» Supplied records
########

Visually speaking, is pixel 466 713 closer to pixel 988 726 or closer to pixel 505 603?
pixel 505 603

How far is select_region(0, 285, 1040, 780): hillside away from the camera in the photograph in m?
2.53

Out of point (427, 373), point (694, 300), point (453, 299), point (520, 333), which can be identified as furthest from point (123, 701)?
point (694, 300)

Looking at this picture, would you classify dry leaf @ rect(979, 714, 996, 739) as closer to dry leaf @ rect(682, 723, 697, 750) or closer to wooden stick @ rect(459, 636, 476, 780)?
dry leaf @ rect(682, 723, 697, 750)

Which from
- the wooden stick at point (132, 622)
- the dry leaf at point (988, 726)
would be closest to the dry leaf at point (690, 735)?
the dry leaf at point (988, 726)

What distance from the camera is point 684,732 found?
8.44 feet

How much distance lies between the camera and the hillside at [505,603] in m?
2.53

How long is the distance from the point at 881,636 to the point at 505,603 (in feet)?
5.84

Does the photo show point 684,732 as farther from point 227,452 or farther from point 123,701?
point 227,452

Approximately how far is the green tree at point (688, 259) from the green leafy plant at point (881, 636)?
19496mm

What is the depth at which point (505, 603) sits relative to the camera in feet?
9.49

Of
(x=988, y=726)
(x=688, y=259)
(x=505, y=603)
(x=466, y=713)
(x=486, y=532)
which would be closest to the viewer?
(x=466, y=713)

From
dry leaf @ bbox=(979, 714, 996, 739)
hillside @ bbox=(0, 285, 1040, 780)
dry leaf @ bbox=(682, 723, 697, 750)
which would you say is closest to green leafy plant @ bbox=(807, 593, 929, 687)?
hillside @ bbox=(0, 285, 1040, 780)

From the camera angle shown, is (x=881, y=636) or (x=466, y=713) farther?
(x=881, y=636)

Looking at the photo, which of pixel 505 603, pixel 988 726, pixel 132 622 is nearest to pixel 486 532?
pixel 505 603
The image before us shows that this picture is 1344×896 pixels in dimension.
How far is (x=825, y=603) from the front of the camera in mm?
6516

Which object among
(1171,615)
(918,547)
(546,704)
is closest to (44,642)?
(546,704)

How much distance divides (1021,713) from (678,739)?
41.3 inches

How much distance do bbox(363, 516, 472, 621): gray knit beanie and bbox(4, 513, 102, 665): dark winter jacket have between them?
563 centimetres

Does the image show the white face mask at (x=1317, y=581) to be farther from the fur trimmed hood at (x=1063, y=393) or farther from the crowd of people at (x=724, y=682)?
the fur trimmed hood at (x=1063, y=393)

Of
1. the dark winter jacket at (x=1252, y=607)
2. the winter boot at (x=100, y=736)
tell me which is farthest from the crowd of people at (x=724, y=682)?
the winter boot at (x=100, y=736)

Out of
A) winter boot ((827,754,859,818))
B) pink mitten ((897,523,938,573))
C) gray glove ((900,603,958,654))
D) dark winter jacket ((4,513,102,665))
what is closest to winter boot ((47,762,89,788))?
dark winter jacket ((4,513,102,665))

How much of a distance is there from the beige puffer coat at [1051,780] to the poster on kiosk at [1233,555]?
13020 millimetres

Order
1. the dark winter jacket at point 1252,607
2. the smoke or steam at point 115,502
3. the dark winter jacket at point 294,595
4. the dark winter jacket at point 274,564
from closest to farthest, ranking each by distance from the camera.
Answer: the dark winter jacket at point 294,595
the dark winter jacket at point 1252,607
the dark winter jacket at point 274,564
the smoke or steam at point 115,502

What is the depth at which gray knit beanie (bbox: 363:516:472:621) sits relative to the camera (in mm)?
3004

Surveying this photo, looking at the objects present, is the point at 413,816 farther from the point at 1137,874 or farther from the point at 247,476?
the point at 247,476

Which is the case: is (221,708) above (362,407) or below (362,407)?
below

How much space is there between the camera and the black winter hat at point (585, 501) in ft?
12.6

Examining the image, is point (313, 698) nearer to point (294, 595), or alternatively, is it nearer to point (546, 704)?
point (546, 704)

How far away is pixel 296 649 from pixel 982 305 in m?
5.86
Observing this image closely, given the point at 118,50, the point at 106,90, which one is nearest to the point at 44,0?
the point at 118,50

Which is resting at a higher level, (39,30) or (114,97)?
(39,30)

########

» Given instruction
Arrange everything from the line containing "How much space" down to the end of the records as a two-column CSV with the header input,output. Give one row per record, with its text and its answer each in a single quoted field and any line breaks replaced by spaces.

» Full answer
input,output
"How much space is there between the camera and the black winter hat at point (585, 501) in ft?","12.6"
"Examining the image, is point (313, 698) nearer to point (294, 595), or alternatively, is it nearer to point (546, 704)?","point (546, 704)"
"How far away is pixel 296 649 from pixel 982 305 in m?","5.86"
"Observing this image closely, given the point at 118,50, the point at 106,90, which one is nearest to the point at 44,0?","the point at 118,50"
"Which is resting at a higher level, (39,30) or (114,97)?","(39,30)"